I also had my least favorites. These sometimes included the downright ignorant because it took so long to “train” them how to shoot. Sometimes my least favorites were those who thought I didn’t know what I was doing and so took over for me. More often, however, my least favorites included those who noticed my gender more than the average hunter. I am not blind; I am not deaf. You were the ones with earplugs in, not me! It’s not that I am a complete knock-out by any stretch of the imagination; it’s just that I was the only female in the area and therefore the only target – thank God not literally. It was incredibly obvious whenever one group at Sporting Clays asked me to walk ahead of them. That group was so bad that Jordan – the other girl trapper – and I refused to take them around, ever. Most weren’t bad, though. Every once in a while I would encounter an older hunter who would get that “If I were a younger man” glint in his eye, but most of them behaved themselves. Sometimes they even tipped better. (Ah, the subtle power of feminine manipulation.)

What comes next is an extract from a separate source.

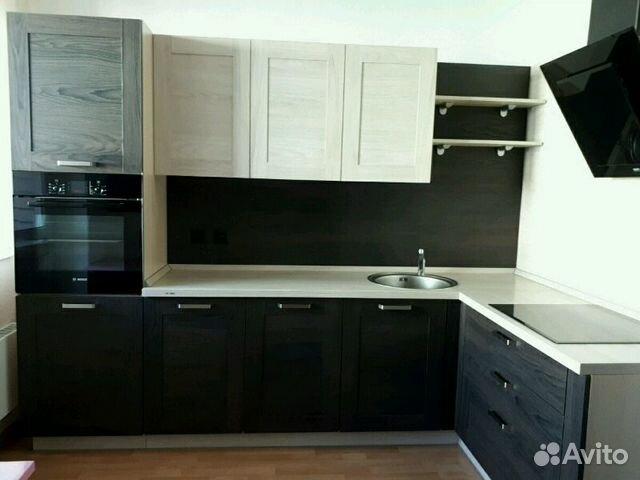 кухня Lorena купить в свердловской области на Avito объявления на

Most of my experiences on the Haymarsh blur together because they were all so similar – green foliage, cold snow, hot sun, mosquito bites, Sporting Clays’ orange paint on my hands, pheasant smell, gunshots. Here are a few standout memories:
- Helping Kevin H. at a tower shoot and watching a pheasant run away and then right back to us as if it wanted to end it all.
- Going out in the field with my dad and Dixie, our Weimaraner who could run faster than any dog I ever saw.
- Numerable occasions when Christian, Lance, and I would sit in the truck, listening to the radio, because it was raining too hard to do Sporting Clays.
- The time Austin, another Sporting Clays trapper for a while, took a group around during a thunderstorm and came back drenched, only to receive a dollar tip from the man, who apparently thought he was being generous.
- Bob S., “The GrandMcDaddy” as we called him, coming to Sporting Clays Tuesday mornings with his dog, Shadow, who once chased a clay rabbit I threw.
- A neighbor guy sometimes showed up to play football during break times, and one time he told my dad, “When you play football, you shouldn’t think.” Lance muttered, “You must play football a lot.”
All in all, being a live-in at the Haymarsh Hunt Club was interesting. I learned by the age of sixteen how to deal with customers. I learned how to shrug off sexism and how to handle offensive behavior, though I must stress that this was not the norm. I learned several colorful acronyms for PETA. I can hike with the best of them. I love getting dirty. I am stronger than I would have been if I had worked at a mall. The Haymarsh also contributed greatly to my knowledge of things that the ordinary girl did not know, and I’m pretty sure I’ve gotten my foot in the door at a few job interviews by bonding over hunting stories. I know what a field smells like in winter. I was a Sporting Clays trapper for ten solid years, and I say with an odd kind of pride that I am damn good at it, even if no one ever knows what I’m talking about. And on at least one occasion when a guy has tried to impress me that he’s a redneck because he once owned goats, I’ve been able to throw down, “Oh, yeah? Well, we had hundreds of pheasants.”
At Grandpa Bud’s funeral, I really saw how much the Haymarsh people meant to me. I knew more people in the reception line than most of our family, save Grandma and Dad probably. It was a wonderful feeling to have this strange little community that was completely separate from the rest of my life, and it meant a lot to me that dozens and dozens of hunters hugged me like we were family. It was amazing to see in one room the sheer volumes of people my grandfather had touched through their shared love of nature, and I was a part of that legacy.